So this is my second post on Cinemanarrative Dissonance, a term I didn't coin but want to help popularize.
In the first post I talked about how this related to the Male Gaze, which was the context of the example provided in the Folding Ideas Video I got the term from. Anti-War films didn't come up in that video but did in the comments section.
I discussed the issues that Anti-Wars films often have in my post about Kong Skull Island. That was my knew jerk reaction to express my general enjoyment of that film, so I may have gone over board, it too has ways you could interpret it as being Pro "the right kind of War", via the Island needing Kong to defend it from the ugly less human looking lizard monsters.
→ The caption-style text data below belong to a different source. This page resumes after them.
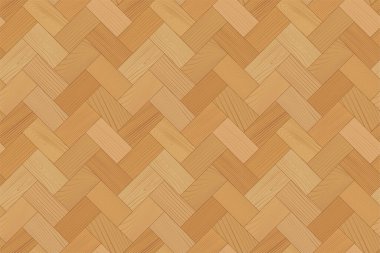 Tahta parke, dikişsiz herringa kemiği deseni. Ahşap zigzag kaplama döşeme. Tahta dokusu. Kereste döşemesi. Meşe, ceviz, çam ya da akçaağaç doğa malzemeleri. Gerçekçi düz vektör çizimi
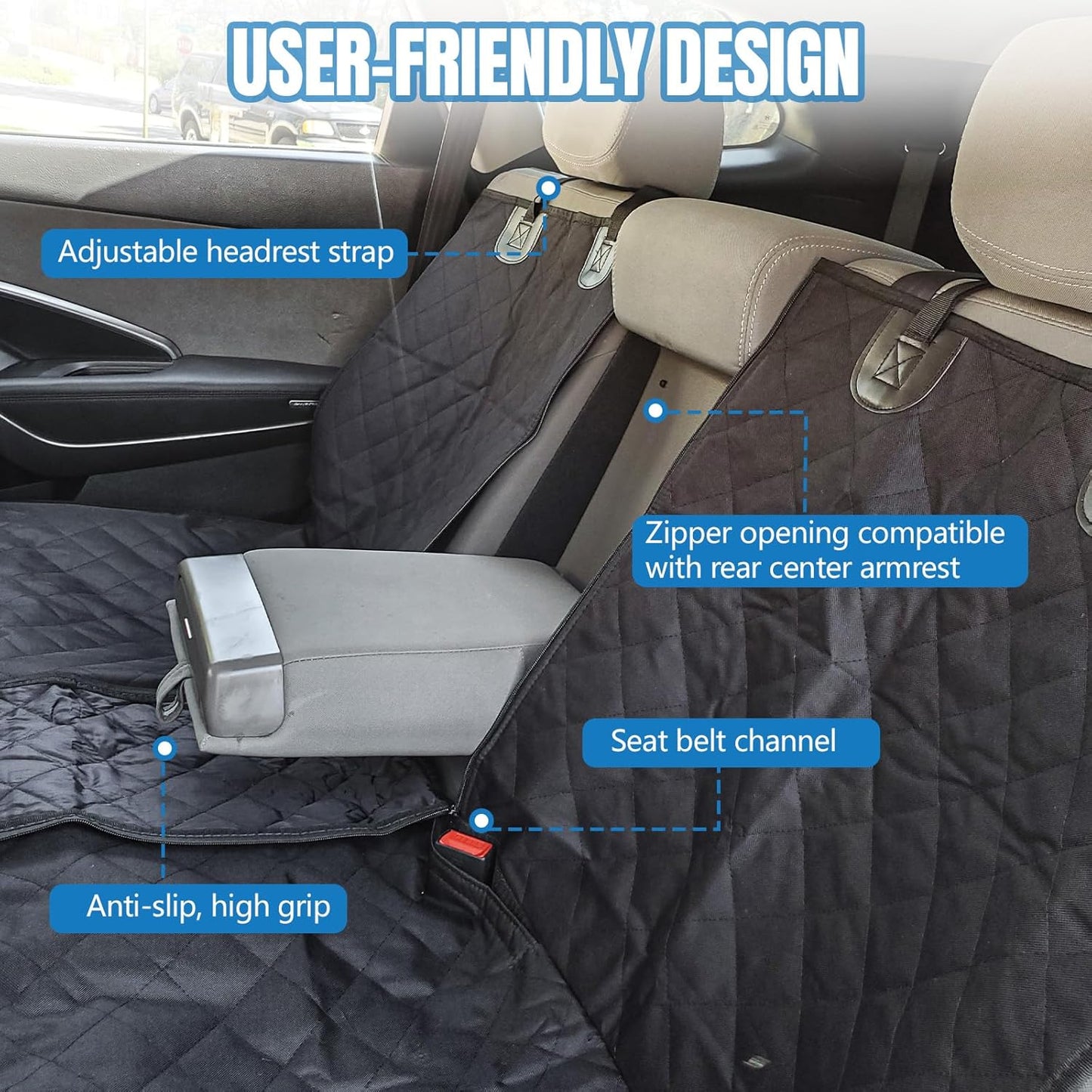 Dog Car Seat Cover for Backseat, Scratchproof & Waterproof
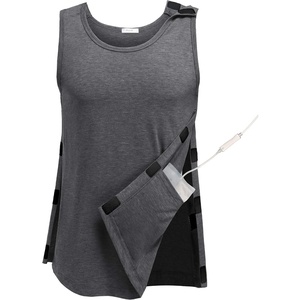 Deyeek Post Shoulder Surgery Shirts for Men Tear Away Rotator Cuff Recovery Tank Tops Chemo Port Cancer Shirt Magic Tapes(Dark Grey)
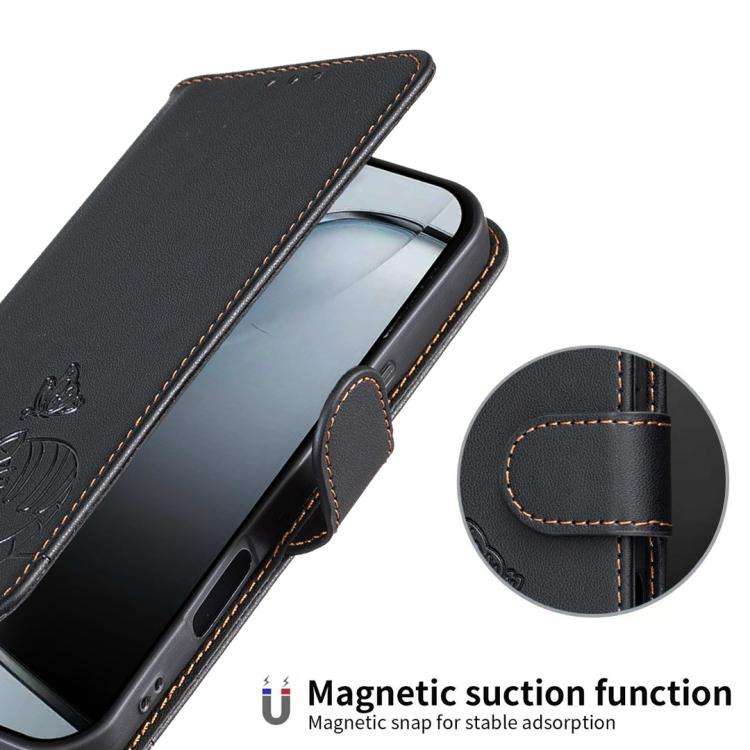 For Blackview A200 Pro Cat Butterfly Embossed RFID Vegan Leather Phone Case with Strap(Black)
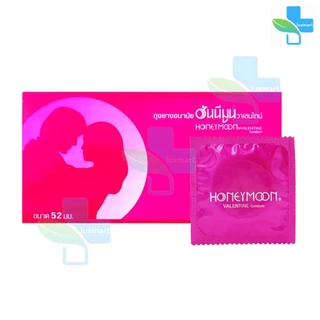 Honeymoon Valentine ถุงยางอนามัย ฮันนีมูน วาเลนไทน์ ขนาด 52 มม. บรรจุ 100 ชิ้น [1 กล่อง สีแดง] JJ 5262 ถุงยาง Condom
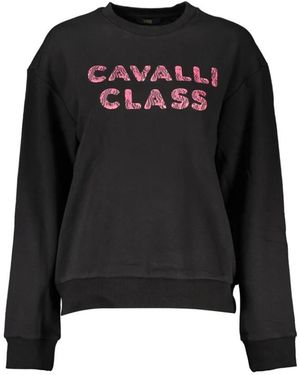 Roberto Cavalli Hoodies & Sweatvesten ,Zwart ,Katoen Sweatshirt Met Lange Mouwen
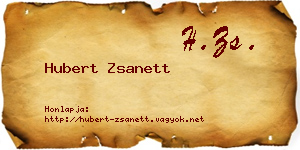 Hubert Zsanett névjegykártya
Still, I definitely stand by the Gundam franchise being the best Anti-War genre fiction.
It basically comes down to how much the need for the violence to be entertaining, undermines the objective of making it horrific. Again, this too is perhaps easier to do allegorically with some Sci-Fi or Fantasy horrificness. When it's Lovecraftian Elderich Abominations or Giant Robots destroying buildings and lives, our subconscious is less likely to decide that looking cool makes it good in real life cause we know it presumably can't happen in real life. Examples of this can go from how the original Gojira works as an allegory for Nuclear War, to how good Miyazaki is at making things look unnaturally ugly in films like Nausicaa and Princess Mononoke.
Still, the main suggestion I want to make today, is that if you really want to have a completely realistic Anti-War film. Maybe the solution is not to go the Gritty front line horror route. But rather to, and this will offend the-fanboy-perspective blog endlessly, not seek an R rating.
When you're depicting the people on the front lines, you're depicting the people who even the most already inclined to be Anti-War viewers are naturally likely to sympathize with. There is a desire to view the brave warrior on the front line as worthy of respect, maybe as a victim rather then a hero, but still worthy of respect. And I think that really lies at the heart of how Anti-War films unintentionally undermine themselves, even if it doesn't directly seem like the main reason.
Maybe it's better to focus more on the people who aren't on the front lines, the people who aren't directly risking their lives as much, yet are much more the reason the Wars happen to begin with. The politicians and really high ranking generals. Show their cold detachment. Much of Lawrence of Arabia does this, which is why I like that film so much.